__EXCERPT__:
The Menzies Research Centre Ltd is an Australian public policy think tank. It was founded in 1994 and is named in honour of Sir Robert Menzies, the founder of the Liberal Party of Australia and Australia's longest-serving Prime Minister. It is the think-tank of the Liberal Party of Australia.

The Centre "works to promote the principles of individual liberty, free speech, competitive enterprise, limited government and democracy". The Centre publishes books and monographs, and organises conferences and seminars throughout the year.

Activities
Its activities include:
 consultations and other processes for debating and developing public policy, with a focus on economic, regulatory and energy policy
 the annual John Howard Lecture, given each year by a distinguished international figure, 
 publishing of books in relation to Liberal figures and values (e.g. David Kemp's histories on the development of Australian democracy and liberalism)

__REQUIREMENT A__: According to the passage on the Menzies Research Centre, in what year was the Centre founded?

__RECORDED DATA__:
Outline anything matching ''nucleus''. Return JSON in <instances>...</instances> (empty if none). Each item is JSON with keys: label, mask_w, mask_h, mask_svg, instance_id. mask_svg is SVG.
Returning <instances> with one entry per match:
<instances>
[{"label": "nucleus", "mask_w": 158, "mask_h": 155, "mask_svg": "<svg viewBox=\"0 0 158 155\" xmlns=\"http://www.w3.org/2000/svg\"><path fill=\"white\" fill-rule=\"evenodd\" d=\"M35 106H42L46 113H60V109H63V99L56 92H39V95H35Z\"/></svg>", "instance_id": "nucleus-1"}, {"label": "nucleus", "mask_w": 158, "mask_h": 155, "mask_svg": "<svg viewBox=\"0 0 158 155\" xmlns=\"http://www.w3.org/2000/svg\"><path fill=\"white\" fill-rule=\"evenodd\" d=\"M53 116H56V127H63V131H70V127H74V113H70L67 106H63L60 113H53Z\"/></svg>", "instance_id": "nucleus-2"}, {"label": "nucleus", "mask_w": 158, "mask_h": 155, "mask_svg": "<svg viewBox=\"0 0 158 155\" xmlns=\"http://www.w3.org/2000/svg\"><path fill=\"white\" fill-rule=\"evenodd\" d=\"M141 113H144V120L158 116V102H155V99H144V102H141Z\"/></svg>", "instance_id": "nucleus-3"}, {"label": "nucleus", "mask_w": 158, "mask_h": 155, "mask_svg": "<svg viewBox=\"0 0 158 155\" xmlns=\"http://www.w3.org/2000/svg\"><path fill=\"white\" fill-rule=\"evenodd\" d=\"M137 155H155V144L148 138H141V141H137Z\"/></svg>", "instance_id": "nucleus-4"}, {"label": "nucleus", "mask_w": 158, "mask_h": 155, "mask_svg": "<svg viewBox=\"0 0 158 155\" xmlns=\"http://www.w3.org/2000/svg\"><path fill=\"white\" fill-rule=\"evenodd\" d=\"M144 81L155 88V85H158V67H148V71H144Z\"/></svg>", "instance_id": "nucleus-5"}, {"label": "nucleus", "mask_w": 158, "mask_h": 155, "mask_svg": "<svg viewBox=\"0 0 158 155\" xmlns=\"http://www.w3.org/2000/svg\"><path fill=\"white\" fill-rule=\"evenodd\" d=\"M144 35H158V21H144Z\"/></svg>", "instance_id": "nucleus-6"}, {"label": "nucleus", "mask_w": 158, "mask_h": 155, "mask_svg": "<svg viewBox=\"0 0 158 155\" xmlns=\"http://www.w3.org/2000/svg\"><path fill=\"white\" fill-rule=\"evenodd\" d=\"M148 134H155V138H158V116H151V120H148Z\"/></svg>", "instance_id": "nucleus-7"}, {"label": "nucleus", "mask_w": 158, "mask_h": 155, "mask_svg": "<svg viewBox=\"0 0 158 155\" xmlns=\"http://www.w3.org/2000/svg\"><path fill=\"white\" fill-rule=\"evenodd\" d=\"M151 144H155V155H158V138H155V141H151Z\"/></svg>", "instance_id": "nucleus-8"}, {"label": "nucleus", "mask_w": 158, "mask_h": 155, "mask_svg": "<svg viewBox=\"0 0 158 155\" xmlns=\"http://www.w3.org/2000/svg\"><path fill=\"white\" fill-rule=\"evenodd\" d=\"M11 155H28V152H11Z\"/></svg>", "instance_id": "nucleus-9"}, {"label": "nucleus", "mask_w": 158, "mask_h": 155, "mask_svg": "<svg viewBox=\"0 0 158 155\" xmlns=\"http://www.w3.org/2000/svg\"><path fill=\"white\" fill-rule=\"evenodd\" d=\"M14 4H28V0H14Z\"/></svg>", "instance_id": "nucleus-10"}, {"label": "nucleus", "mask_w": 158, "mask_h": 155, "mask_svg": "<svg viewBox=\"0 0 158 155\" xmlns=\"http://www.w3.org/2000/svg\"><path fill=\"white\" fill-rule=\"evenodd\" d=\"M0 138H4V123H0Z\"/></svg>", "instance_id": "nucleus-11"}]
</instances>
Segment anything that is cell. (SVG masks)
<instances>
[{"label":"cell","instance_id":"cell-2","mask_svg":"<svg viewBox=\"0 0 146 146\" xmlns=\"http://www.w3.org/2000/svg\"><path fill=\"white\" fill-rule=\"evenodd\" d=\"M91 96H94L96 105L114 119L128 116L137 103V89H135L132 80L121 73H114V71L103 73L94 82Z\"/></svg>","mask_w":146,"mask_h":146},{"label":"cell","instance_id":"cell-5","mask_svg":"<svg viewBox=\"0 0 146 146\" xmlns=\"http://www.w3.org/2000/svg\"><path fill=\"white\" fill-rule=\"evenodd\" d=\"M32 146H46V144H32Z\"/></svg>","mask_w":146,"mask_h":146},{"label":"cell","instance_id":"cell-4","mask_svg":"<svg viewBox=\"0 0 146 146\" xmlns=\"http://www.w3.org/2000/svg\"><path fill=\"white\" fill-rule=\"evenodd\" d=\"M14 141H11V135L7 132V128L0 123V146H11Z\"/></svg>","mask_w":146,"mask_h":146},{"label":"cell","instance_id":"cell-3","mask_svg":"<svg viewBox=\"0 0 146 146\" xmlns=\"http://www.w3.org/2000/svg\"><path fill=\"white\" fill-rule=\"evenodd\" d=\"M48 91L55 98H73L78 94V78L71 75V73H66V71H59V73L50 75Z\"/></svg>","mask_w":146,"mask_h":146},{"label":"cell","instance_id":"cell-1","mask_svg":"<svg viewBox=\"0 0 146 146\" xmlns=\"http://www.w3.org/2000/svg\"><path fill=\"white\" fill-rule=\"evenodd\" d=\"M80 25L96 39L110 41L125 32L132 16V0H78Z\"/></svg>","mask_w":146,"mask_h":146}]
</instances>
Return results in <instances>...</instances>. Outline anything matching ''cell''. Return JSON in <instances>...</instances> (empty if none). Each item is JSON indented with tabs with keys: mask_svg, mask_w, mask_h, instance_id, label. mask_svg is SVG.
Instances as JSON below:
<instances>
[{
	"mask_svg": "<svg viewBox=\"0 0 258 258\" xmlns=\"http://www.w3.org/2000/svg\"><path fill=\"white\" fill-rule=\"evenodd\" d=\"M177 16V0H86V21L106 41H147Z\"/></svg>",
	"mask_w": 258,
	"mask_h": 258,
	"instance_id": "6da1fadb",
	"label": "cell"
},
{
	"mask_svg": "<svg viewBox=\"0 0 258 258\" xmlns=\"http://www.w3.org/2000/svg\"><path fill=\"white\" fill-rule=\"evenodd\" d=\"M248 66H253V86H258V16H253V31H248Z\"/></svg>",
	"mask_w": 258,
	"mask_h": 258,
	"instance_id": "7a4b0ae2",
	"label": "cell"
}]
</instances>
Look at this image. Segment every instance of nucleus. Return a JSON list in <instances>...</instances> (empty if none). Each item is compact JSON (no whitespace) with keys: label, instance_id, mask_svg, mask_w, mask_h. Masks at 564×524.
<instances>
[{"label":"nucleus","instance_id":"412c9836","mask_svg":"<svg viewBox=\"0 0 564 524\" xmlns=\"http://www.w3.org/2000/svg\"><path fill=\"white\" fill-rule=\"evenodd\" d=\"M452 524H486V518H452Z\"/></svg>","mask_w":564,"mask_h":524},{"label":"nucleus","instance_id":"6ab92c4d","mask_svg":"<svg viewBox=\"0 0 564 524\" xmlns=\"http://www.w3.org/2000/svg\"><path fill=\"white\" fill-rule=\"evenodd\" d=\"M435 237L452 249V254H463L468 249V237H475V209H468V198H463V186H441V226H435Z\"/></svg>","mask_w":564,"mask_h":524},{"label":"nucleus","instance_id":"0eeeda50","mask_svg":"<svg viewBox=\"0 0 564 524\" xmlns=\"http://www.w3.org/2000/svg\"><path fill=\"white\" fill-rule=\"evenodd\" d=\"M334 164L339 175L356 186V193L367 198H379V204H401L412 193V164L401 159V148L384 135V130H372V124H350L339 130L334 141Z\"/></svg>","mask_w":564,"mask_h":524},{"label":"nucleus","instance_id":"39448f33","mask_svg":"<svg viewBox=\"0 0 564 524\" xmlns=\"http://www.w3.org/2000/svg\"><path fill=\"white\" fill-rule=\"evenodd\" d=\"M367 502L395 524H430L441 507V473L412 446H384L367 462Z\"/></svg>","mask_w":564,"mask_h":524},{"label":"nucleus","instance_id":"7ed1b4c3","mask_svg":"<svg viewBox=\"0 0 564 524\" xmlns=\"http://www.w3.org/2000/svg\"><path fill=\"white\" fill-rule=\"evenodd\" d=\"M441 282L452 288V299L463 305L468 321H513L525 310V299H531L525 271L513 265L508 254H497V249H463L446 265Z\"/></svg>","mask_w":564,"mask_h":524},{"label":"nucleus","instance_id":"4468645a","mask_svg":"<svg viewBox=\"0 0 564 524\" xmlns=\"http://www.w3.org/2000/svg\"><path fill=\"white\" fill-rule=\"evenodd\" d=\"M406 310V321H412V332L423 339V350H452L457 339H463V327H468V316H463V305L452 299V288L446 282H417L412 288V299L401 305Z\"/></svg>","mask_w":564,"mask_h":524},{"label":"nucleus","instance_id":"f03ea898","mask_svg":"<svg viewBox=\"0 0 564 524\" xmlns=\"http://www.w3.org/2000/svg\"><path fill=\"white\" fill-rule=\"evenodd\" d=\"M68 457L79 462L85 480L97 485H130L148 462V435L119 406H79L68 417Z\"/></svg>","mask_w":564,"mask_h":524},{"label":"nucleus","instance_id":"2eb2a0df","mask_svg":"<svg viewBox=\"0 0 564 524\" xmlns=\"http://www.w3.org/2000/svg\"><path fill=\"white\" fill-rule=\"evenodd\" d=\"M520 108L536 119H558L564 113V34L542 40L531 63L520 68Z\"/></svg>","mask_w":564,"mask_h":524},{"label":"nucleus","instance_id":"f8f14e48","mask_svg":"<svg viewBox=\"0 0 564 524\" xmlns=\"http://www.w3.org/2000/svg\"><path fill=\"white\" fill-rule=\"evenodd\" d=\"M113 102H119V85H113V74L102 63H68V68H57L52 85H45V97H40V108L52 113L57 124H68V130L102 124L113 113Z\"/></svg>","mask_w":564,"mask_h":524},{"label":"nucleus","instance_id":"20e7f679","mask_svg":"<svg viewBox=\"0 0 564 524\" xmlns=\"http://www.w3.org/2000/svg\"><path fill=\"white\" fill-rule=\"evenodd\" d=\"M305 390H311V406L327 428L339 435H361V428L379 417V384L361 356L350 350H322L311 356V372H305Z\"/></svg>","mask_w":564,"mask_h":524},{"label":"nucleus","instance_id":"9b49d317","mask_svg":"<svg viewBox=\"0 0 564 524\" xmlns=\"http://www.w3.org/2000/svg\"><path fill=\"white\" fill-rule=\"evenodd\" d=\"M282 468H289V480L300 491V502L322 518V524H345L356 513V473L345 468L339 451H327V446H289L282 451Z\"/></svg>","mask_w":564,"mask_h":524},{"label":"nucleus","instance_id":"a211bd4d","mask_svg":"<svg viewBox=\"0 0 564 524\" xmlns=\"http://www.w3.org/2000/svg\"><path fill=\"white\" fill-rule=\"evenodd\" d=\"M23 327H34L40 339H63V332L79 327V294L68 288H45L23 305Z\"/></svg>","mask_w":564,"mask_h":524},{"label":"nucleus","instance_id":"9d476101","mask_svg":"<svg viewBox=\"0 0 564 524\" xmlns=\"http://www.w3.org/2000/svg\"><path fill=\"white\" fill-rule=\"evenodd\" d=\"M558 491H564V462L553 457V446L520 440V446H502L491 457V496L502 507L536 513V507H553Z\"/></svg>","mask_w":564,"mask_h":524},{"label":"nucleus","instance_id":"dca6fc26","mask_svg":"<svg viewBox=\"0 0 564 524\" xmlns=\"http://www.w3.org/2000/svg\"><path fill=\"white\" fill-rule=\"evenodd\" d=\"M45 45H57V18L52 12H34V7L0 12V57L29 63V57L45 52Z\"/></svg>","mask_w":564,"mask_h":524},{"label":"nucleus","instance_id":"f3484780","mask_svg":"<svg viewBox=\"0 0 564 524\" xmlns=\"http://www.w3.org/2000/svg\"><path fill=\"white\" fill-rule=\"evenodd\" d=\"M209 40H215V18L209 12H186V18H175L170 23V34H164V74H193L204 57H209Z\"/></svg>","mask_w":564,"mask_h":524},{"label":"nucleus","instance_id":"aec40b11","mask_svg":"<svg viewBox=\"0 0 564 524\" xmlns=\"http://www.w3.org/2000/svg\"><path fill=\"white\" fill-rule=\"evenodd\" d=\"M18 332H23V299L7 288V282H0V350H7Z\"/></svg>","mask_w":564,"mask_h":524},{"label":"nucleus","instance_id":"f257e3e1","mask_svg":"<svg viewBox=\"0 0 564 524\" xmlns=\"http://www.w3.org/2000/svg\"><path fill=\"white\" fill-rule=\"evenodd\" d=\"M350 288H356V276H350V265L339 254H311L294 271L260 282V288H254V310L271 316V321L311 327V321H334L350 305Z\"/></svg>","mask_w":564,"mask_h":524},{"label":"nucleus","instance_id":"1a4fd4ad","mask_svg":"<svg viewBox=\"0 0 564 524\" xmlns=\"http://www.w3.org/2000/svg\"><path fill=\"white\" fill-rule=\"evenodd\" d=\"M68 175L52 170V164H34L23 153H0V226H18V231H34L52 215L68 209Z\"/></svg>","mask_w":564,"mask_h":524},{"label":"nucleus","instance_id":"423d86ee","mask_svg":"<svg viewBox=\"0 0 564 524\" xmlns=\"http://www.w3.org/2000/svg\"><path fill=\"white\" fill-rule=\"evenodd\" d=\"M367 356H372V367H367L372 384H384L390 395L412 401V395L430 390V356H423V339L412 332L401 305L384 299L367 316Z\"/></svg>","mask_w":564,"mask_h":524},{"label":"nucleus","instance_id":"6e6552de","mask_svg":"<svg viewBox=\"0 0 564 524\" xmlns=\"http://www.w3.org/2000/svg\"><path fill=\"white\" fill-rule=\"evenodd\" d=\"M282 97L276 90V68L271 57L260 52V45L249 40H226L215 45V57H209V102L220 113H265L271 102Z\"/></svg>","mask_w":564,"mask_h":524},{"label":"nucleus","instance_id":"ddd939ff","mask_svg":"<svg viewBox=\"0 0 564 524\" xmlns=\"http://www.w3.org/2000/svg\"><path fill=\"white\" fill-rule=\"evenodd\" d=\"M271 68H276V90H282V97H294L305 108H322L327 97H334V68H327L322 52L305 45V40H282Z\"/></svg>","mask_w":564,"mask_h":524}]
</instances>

__REQUIREMENT B__: Identify every line in the listing that contains the string "anything", and copy each of those lines.

__COMPLETE RESPONSE A__: 1994

__COMPLETE RESPONSE B__:
Outline anything matching ''nucleus''. Return JSON in <instances>...</instances> (empty if none). Each item is JSON with keys: label, mask_w, mask_h, mask_svg, instance_id. mask_svg is SVG.
Segment anything that is cell. (SVG masks)
Return results in <instances>...</instances>. Outline anything matching ''cell''. Return JSON in <instances>...</instances> (empty if none). Each item is JSON indented with tabs with keys: mask_svg, mask_w, mask_h, instance_id, label. mask_svg is SVG.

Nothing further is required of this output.